I was not confused by boundary changes
DOROTHY Wilson (“PR Fans: Careful what you’re wishing for”, Opinion, December 3) implies that, in a previous letter supporting proportional representation, I was “confused over the proposed changes to parliamentary constituency boundaries” in that I considered them “inequitable”.
This is not the case. Equalising the size of constituencies is eminently equitable. What is patently “inequitable”, however, is the electoral system itself.
As I indicated, the present polling figures have the Labour Party marginally leading the Tory party.
If these figures were replicated in 2024, when the new boundaries are adopted, predictions suggest the Tory Party would have 300 seats but bizarrely Labour would only have 268 seats.
It is this which proves the firstpast-the-post system is inequitable.

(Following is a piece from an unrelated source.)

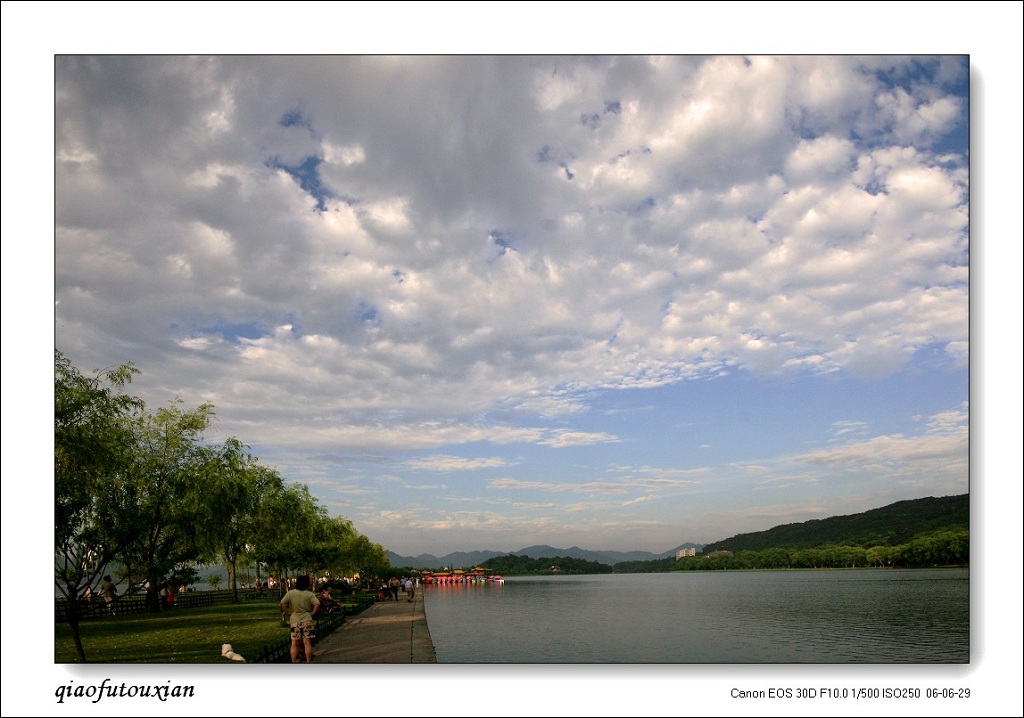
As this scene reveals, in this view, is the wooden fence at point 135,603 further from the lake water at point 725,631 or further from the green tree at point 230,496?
the lake water at point 725,631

Dorothy Wilson suggests that coalitions “frequently take months”, yet the 2010 Tory/lib Dem coalition, in fact, took only five days to organise. She warns, in effect, of the greater power of smaller parties not to our taste in a PR system, yet in our present system we have the Tory party proposing Bills to reduce the opportunity for judicial review of any of their potentially illegal decisions, deter non-political organisations from campaigning for policies they dislike, reduce the powers of the independent Electoral Commission, reduce the right to protest and suppress voting by groups less likely to vote Tory.
Surely, we are in desperate need of greater checks and balances on the party in power and, with a greater number of seats, the smaller parties would have this ability under a PR system?